Siedzę nad jakimś pilnym projektem ... ale zmuszona jestem zrobić sobie małą przerwę. Muszę poczekać, aż architekci podejmą pewne decyzje dotyczące tego budynku i aranżacji wnętrz ... i wtedy będę mogła wrócić do dalszej pracy. Tak więc korzystając z wolej chwili ... chciałam pochwalić się tym co udało mi zrobić się wczorajszego wieczora - owalny wisior. Namęczyłam się przy nim okropnie, nakombinowałam ... efekt końcowy (wczoraj wieczorem) wydawał mi się fajny.
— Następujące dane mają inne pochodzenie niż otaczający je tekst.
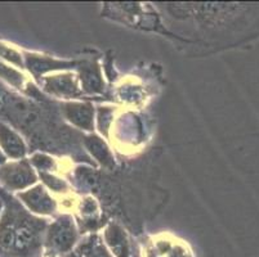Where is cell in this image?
<instances>
[{
  "instance_id": "cell-9",
  "label": "cell",
  "mask_w": 259,
  "mask_h": 257,
  "mask_svg": "<svg viewBox=\"0 0 259 257\" xmlns=\"http://www.w3.org/2000/svg\"><path fill=\"white\" fill-rule=\"evenodd\" d=\"M89 140H87V144L91 148L92 153H93L98 160H100L102 164L107 165L111 162V156H110V152H108L107 147L103 144L102 141L98 138H88Z\"/></svg>"
},
{
  "instance_id": "cell-13",
  "label": "cell",
  "mask_w": 259,
  "mask_h": 257,
  "mask_svg": "<svg viewBox=\"0 0 259 257\" xmlns=\"http://www.w3.org/2000/svg\"><path fill=\"white\" fill-rule=\"evenodd\" d=\"M2 207H3V202L0 201V211H2Z\"/></svg>"
},
{
  "instance_id": "cell-11",
  "label": "cell",
  "mask_w": 259,
  "mask_h": 257,
  "mask_svg": "<svg viewBox=\"0 0 259 257\" xmlns=\"http://www.w3.org/2000/svg\"><path fill=\"white\" fill-rule=\"evenodd\" d=\"M0 60H6L7 62L12 65L21 66L22 67V58L17 50L8 45H4L3 42H0Z\"/></svg>"
},
{
  "instance_id": "cell-7",
  "label": "cell",
  "mask_w": 259,
  "mask_h": 257,
  "mask_svg": "<svg viewBox=\"0 0 259 257\" xmlns=\"http://www.w3.org/2000/svg\"><path fill=\"white\" fill-rule=\"evenodd\" d=\"M67 117L80 127H84L87 130H91L93 124V112L91 107L87 105H70L66 108Z\"/></svg>"
},
{
  "instance_id": "cell-1",
  "label": "cell",
  "mask_w": 259,
  "mask_h": 257,
  "mask_svg": "<svg viewBox=\"0 0 259 257\" xmlns=\"http://www.w3.org/2000/svg\"><path fill=\"white\" fill-rule=\"evenodd\" d=\"M37 229L32 221L9 206L0 218V257H34L39 247Z\"/></svg>"
},
{
  "instance_id": "cell-2",
  "label": "cell",
  "mask_w": 259,
  "mask_h": 257,
  "mask_svg": "<svg viewBox=\"0 0 259 257\" xmlns=\"http://www.w3.org/2000/svg\"><path fill=\"white\" fill-rule=\"evenodd\" d=\"M34 171L26 161H13L0 166V184L8 190H23L35 183Z\"/></svg>"
},
{
  "instance_id": "cell-4",
  "label": "cell",
  "mask_w": 259,
  "mask_h": 257,
  "mask_svg": "<svg viewBox=\"0 0 259 257\" xmlns=\"http://www.w3.org/2000/svg\"><path fill=\"white\" fill-rule=\"evenodd\" d=\"M0 149L9 159L20 160L26 153L23 139L12 127L0 121Z\"/></svg>"
},
{
  "instance_id": "cell-12",
  "label": "cell",
  "mask_w": 259,
  "mask_h": 257,
  "mask_svg": "<svg viewBox=\"0 0 259 257\" xmlns=\"http://www.w3.org/2000/svg\"><path fill=\"white\" fill-rule=\"evenodd\" d=\"M32 164L37 167L39 170L41 169H47V167L52 166V161L49 159H47L46 156H41V155H35L32 157Z\"/></svg>"
},
{
  "instance_id": "cell-5",
  "label": "cell",
  "mask_w": 259,
  "mask_h": 257,
  "mask_svg": "<svg viewBox=\"0 0 259 257\" xmlns=\"http://www.w3.org/2000/svg\"><path fill=\"white\" fill-rule=\"evenodd\" d=\"M18 197L31 211L37 212V214H49L54 209L53 199L49 198L46 190L40 185L32 188V189L26 190V192L20 193Z\"/></svg>"
},
{
  "instance_id": "cell-3",
  "label": "cell",
  "mask_w": 259,
  "mask_h": 257,
  "mask_svg": "<svg viewBox=\"0 0 259 257\" xmlns=\"http://www.w3.org/2000/svg\"><path fill=\"white\" fill-rule=\"evenodd\" d=\"M76 240L74 223L69 218L57 221L52 225L48 234V244L56 252H67Z\"/></svg>"
},
{
  "instance_id": "cell-8",
  "label": "cell",
  "mask_w": 259,
  "mask_h": 257,
  "mask_svg": "<svg viewBox=\"0 0 259 257\" xmlns=\"http://www.w3.org/2000/svg\"><path fill=\"white\" fill-rule=\"evenodd\" d=\"M77 256L79 257H112L110 252L106 249L101 239L96 235H92L77 247Z\"/></svg>"
},
{
  "instance_id": "cell-6",
  "label": "cell",
  "mask_w": 259,
  "mask_h": 257,
  "mask_svg": "<svg viewBox=\"0 0 259 257\" xmlns=\"http://www.w3.org/2000/svg\"><path fill=\"white\" fill-rule=\"evenodd\" d=\"M106 242L115 257H131L128 239L125 233L116 225H111L106 230Z\"/></svg>"
},
{
  "instance_id": "cell-10",
  "label": "cell",
  "mask_w": 259,
  "mask_h": 257,
  "mask_svg": "<svg viewBox=\"0 0 259 257\" xmlns=\"http://www.w3.org/2000/svg\"><path fill=\"white\" fill-rule=\"evenodd\" d=\"M0 77L3 80H6L7 82H9L13 86H22V81H23V76L22 74H20L17 70H15L13 67H9L8 65L3 62V61L0 60Z\"/></svg>"
}]
</instances>
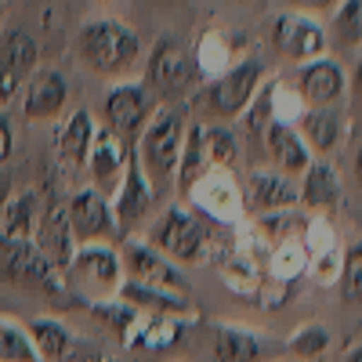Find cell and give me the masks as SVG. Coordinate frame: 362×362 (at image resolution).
Returning a JSON list of instances; mask_svg holds the SVG:
<instances>
[{
	"instance_id": "obj_1",
	"label": "cell",
	"mask_w": 362,
	"mask_h": 362,
	"mask_svg": "<svg viewBox=\"0 0 362 362\" xmlns=\"http://www.w3.org/2000/svg\"><path fill=\"white\" fill-rule=\"evenodd\" d=\"M76 58L95 76H127L141 62V37L119 18H90L76 33Z\"/></svg>"
},
{
	"instance_id": "obj_2",
	"label": "cell",
	"mask_w": 362,
	"mask_h": 362,
	"mask_svg": "<svg viewBox=\"0 0 362 362\" xmlns=\"http://www.w3.org/2000/svg\"><path fill=\"white\" fill-rule=\"evenodd\" d=\"M181 145H185V119L167 105L153 109L148 124L141 127V134L134 141V156L156 192L174 185L177 163H181Z\"/></svg>"
},
{
	"instance_id": "obj_3",
	"label": "cell",
	"mask_w": 362,
	"mask_h": 362,
	"mask_svg": "<svg viewBox=\"0 0 362 362\" xmlns=\"http://www.w3.org/2000/svg\"><path fill=\"white\" fill-rule=\"evenodd\" d=\"M261 83H264V66L257 58H239L214 80H206V87L196 95V105L199 112L210 116V124H228V119H239L247 112Z\"/></svg>"
},
{
	"instance_id": "obj_4",
	"label": "cell",
	"mask_w": 362,
	"mask_h": 362,
	"mask_svg": "<svg viewBox=\"0 0 362 362\" xmlns=\"http://www.w3.org/2000/svg\"><path fill=\"white\" fill-rule=\"evenodd\" d=\"M163 257L181 261V264H199L210 250V225L203 221V214H196L192 206H167V214L156 221L153 235H148Z\"/></svg>"
},
{
	"instance_id": "obj_5",
	"label": "cell",
	"mask_w": 362,
	"mask_h": 362,
	"mask_svg": "<svg viewBox=\"0 0 362 362\" xmlns=\"http://www.w3.org/2000/svg\"><path fill=\"white\" fill-rule=\"evenodd\" d=\"M119 283H124V261L109 243H83L76 247L69 268H66V286L83 293V297H116Z\"/></svg>"
},
{
	"instance_id": "obj_6",
	"label": "cell",
	"mask_w": 362,
	"mask_h": 362,
	"mask_svg": "<svg viewBox=\"0 0 362 362\" xmlns=\"http://www.w3.org/2000/svg\"><path fill=\"white\" fill-rule=\"evenodd\" d=\"M0 279H8L15 286H29V290H44V293H66V276L58 272L33 239L22 243H0Z\"/></svg>"
},
{
	"instance_id": "obj_7",
	"label": "cell",
	"mask_w": 362,
	"mask_h": 362,
	"mask_svg": "<svg viewBox=\"0 0 362 362\" xmlns=\"http://www.w3.org/2000/svg\"><path fill=\"white\" fill-rule=\"evenodd\" d=\"M124 279L138 283V286H153L163 293H177V297H189V279L177 272V264L170 257H163L148 239H127L124 243Z\"/></svg>"
},
{
	"instance_id": "obj_8",
	"label": "cell",
	"mask_w": 362,
	"mask_h": 362,
	"mask_svg": "<svg viewBox=\"0 0 362 362\" xmlns=\"http://www.w3.org/2000/svg\"><path fill=\"white\" fill-rule=\"evenodd\" d=\"M40 69V44L25 29H8L0 37V109L11 105L25 80Z\"/></svg>"
},
{
	"instance_id": "obj_9",
	"label": "cell",
	"mask_w": 362,
	"mask_h": 362,
	"mask_svg": "<svg viewBox=\"0 0 362 362\" xmlns=\"http://www.w3.org/2000/svg\"><path fill=\"white\" fill-rule=\"evenodd\" d=\"M192 76H196V66L189 62V51L174 37L156 40L145 62V87L156 90L160 98H177L192 87Z\"/></svg>"
},
{
	"instance_id": "obj_10",
	"label": "cell",
	"mask_w": 362,
	"mask_h": 362,
	"mask_svg": "<svg viewBox=\"0 0 362 362\" xmlns=\"http://www.w3.org/2000/svg\"><path fill=\"white\" fill-rule=\"evenodd\" d=\"M272 47H276L283 58H290V62L305 66V62L322 58L329 51V40H326V29L312 15L283 11L276 22H272Z\"/></svg>"
},
{
	"instance_id": "obj_11",
	"label": "cell",
	"mask_w": 362,
	"mask_h": 362,
	"mask_svg": "<svg viewBox=\"0 0 362 362\" xmlns=\"http://www.w3.org/2000/svg\"><path fill=\"white\" fill-rule=\"evenodd\" d=\"M153 90L145 83H116L105 98V124L116 138H124L127 145L138 141L141 127L148 124V116H153Z\"/></svg>"
},
{
	"instance_id": "obj_12",
	"label": "cell",
	"mask_w": 362,
	"mask_h": 362,
	"mask_svg": "<svg viewBox=\"0 0 362 362\" xmlns=\"http://www.w3.org/2000/svg\"><path fill=\"white\" fill-rule=\"evenodd\" d=\"M69 203V225H73V235L76 243H112L119 235V225H116V214H112V203L105 192H98L95 185L90 189H80Z\"/></svg>"
},
{
	"instance_id": "obj_13",
	"label": "cell",
	"mask_w": 362,
	"mask_h": 362,
	"mask_svg": "<svg viewBox=\"0 0 362 362\" xmlns=\"http://www.w3.org/2000/svg\"><path fill=\"white\" fill-rule=\"evenodd\" d=\"M33 243L40 247V254L62 272L76 254V235H73V225H69V203L66 199H47L44 210H37V228H33Z\"/></svg>"
},
{
	"instance_id": "obj_14",
	"label": "cell",
	"mask_w": 362,
	"mask_h": 362,
	"mask_svg": "<svg viewBox=\"0 0 362 362\" xmlns=\"http://www.w3.org/2000/svg\"><path fill=\"white\" fill-rule=\"evenodd\" d=\"M156 196H160V192L153 189V181L145 177V170H141V163H138V156H134V145H131L124 177H119V185H116V199H109L119 232L131 228V225H138L141 218H148V210H153Z\"/></svg>"
},
{
	"instance_id": "obj_15",
	"label": "cell",
	"mask_w": 362,
	"mask_h": 362,
	"mask_svg": "<svg viewBox=\"0 0 362 362\" xmlns=\"http://www.w3.org/2000/svg\"><path fill=\"white\" fill-rule=\"evenodd\" d=\"M22 116L29 124H47V119L62 116L66 112V102H69V83L58 69H37L33 76L25 80L22 87Z\"/></svg>"
},
{
	"instance_id": "obj_16",
	"label": "cell",
	"mask_w": 362,
	"mask_h": 362,
	"mask_svg": "<svg viewBox=\"0 0 362 362\" xmlns=\"http://www.w3.org/2000/svg\"><path fill=\"white\" fill-rule=\"evenodd\" d=\"M185 196H192L196 214L214 218V221H235V214L243 210V196L235 192L228 170H218V167H210L206 174H199L196 185Z\"/></svg>"
},
{
	"instance_id": "obj_17",
	"label": "cell",
	"mask_w": 362,
	"mask_h": 362,
	"mask_svg": "<svg viewBox=\"0 0 362 362\" xmlns=\"http://www.w3.org/2000/svg\"><path fill=\"white\" fill-rule=\"evenodd\" d=\"M297 95L308 105H337L348 95V73L337 58H312L297 69Z\"/></svg>"
},
{
	"instance_id": "obj_18",
	"label": "cell",
	"mask_w": 362,
	"mask_h": 362,
	"mask_svg": "<svg viewBox=\"0 0 362 362\" xmlns=\"http://www.w3.org/2000/svg\"><path fill=\"white\" fill-rule=\"evenodd\" d=\"M300 203V192L293 185V177H286L283 170H250L247 177V196H243V206L257 210V214H279V210H290Z\"/></svg>"
},
{
	"instance_id": "obj_19",
	"label": "cell",
	"mask_w": 362,
	"mask_h": 362,
	"mask_svg": "<svg viewBox=\"0 0 362 362\" xmlns=\"http://www.w3.org/2000/svg\"><path fill=\"white\" fill-rule=\"evenodd\" d=\"M127 153H131V145L124 138H116L109 127L95 131V141H90L83 167L90 170V181H95L98 192H116L119 177H124V167H127Z\"/></svg>"
},
{
	"instance_id": "obj_20",
	"label": "cell",
	"mask_w": 362,
	"mask_h": 362,
	"mask_svg": "<svg viewBox=\"0 0 362 362\" xmlns=\"http://www.w3.org/2000/svg\"><path fill=\"white\" fill-rule=\"evenodd\" d=\"M300 138H305V145L312 148V153L319 156H329L337 153L344 134H348V112L337 105H308V112L300 109Z\"/></svg>"
},
{
	"instance_id": "obj_21",
	"label": "cell",
	"mask_w": 362,
	"mask_h": 362,
	"mask_svg": "<svg viewBox=\"0 0 362 362\" xmlns=\"http://www.w3.org/2000/svg\"><path fill=\"white\" fill-rule=\"evenodd\" d=\"M261 138H264V148H268L272 163H276V170H283L286 177L305 174V167L312 163V148L305 145L300 131L283 124V119H272V124L261 131Z\"/></svg>"
},
{
	"instance_id": "obj_22",
	"label": "cell",
	"mask_w": 362,
	"mask_h": 362,
	"mask_svg": "<svg viewBox=\"0 0 362 362\" xmlns=\"http://www.w3.org/2000/svg\"><path fill=\"white\" fill-rule=\"evenodd\" d=\"M116 300L131 305L141 315H174V319H196V308L189 305V297H177V293H163L153 286H138V283H119Z\"/></svg>"
},
{
	"instance_id": "obj_23",
	"label": "cell",
	"mask_w": 362,
	"mask_h": 362,
	"mask_svg": "<svg viewBox=\"0 0 362 362\" xmlns=\"http://www.w3.org/2000/svg\"><path fill=\"white\" fill-rule=\"evenodd\" d=\"M95 119H90L87 109H73L62 124L54 131V148H58V160L66 167H83L87 163V153H90V141H95Z\"/></svg>"
},
{
	"instance_id": "obj_24",
	"label": "cell",
	"mask_w": 362,
	"mask_h": 362,
	"mask_svg": "<svg viewBox=\"0 0 362 362\" xmlns=\"http://www.w3.org/2000/svg\"><path fill=\"white\" fill-rule=\"evenodd\" d=\"M297 192H300V203H305L308 210H334L344 196L337 167L329 160H312L305 167V174H300Z\"/></svg>"
},
{
	"instance_id": "obj_25",
	"label": "cell",
	"mask_w": 362,
	"mask_h": 362,
	"mask_svg": "<svg viewBox=\"0 0 362 362\" xmlns=\"http://www.w3.org/2000/svg\"><path fill=\"white\" fill-rule=\"evenodd\" d=\"M33 228H37V196L33 192H11V199L0 210V243L33 239Z\"/></svg>"
},
{
	"instance_id": "obj_26",
	"label": "cell",
	"mask_w": 362,
	"mask_h": 362,
	"mask_svg": "<svg viewBox=\"0 0 362 362\" xmlns=\"http://www.w3.org/2000/svg\"><path fill=\"white\" fill-rule=\"evenodd\" d=\"M25 329H29V341H33V348H37L40 362H62V358L73 351V344H76L73 329H69L66 322L51 319V315L33 319Z\"/></svg>"
},
{
	"instance_id": "obj_27",
	"label": "cell",
	"mask_w": 362,
	"mask_h": 362,
	"mask_svg": "<svg viewBox=\"0 0 362 362\" xmlns=\"http://www.w3.org/2000/svg\"><path fill=\"white\" fill-rule=\"evenodd\" d=\"M261 358V337L247 326L221 322L214 326V362H257Z\"/></svg>"
},
{
	"instance_id": "obj_28",
	"label": "cell",
	"mask_w": 362,
	"mask_h": 362,
	"mask_svg": "<svg viewBox=\"0 0 362 362\" xmlns=\"http://www.w3.org/2000/svg\"><path fill=\"white\" fill-rule=\"evenodd\" d=\"M326 40L341 51H362V0H337Z\"/></svg>"
},
{
	"instance_id": "obj_29",
	"label": "cell",
	"mask_w": 362,
	"mask_h": 362,
	"mask_svg": "<svg viewBox=\"0 0 362 362\" xmlns=\"http://www.w3.org/2000/svg\"><path fill=\"white\" fill-rule=\"evenodd\" d=\"M199 141H203L206 167L228 170L235 163V156H239V138L225 124H199Z\"/></svg>"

Dziś, po zrobieniu zdjęć, na których widać wszystkie niedoskonałości, zachwyt mi trochę zmalał ... Tak więc zobaczcie i oceńcie ...
W wisior wplecione są fasetowane oponki kwarcu purpurowego, całość ze srebra, oksydowana i polerowana.






Pochwaliłam się, mam nadzieję, że miałam czym ... Pora wracać do pracy ... żeby mi się tak chciało jak mi się nie chce ... He he he :-)

niedziela, 2 października 2011

Niebiański komplet

Tym razem kolor mniej intensywny niż poprzednio - jasny, pastelowy. Komplet, wisior  kolczyki z kwarcem niebiańskim (brzmi pięknie). Wisiorek w łzą kwarcu, kolczyki z maleńkimi 6mm kuleczkami. Oczywiście srebro (930 i 999), całość bardzo mocno oksydowana (prawie na czarno) i polerowana.








Jeszcze raz fuksja

Wstaję dzisiaj rano, a za oknem mgliście i ponuro. Tak więc żeby było weselej jeszcze jedne kolczyki w kolorze fuksji. Też z kulek agatu w wesołym kolorze ... szalony, ostry, intensywny ... ale bardzo ładny :-))) Poprzednie fuksjowe kolczyki ... ku mojemu ogromnemu zaskoczeniu i zadowoleniu ...  tak więc jeszcze raz podobne.












A za oknem pojawiło się słońce ... chyba będzie jednak ładny dzień !!!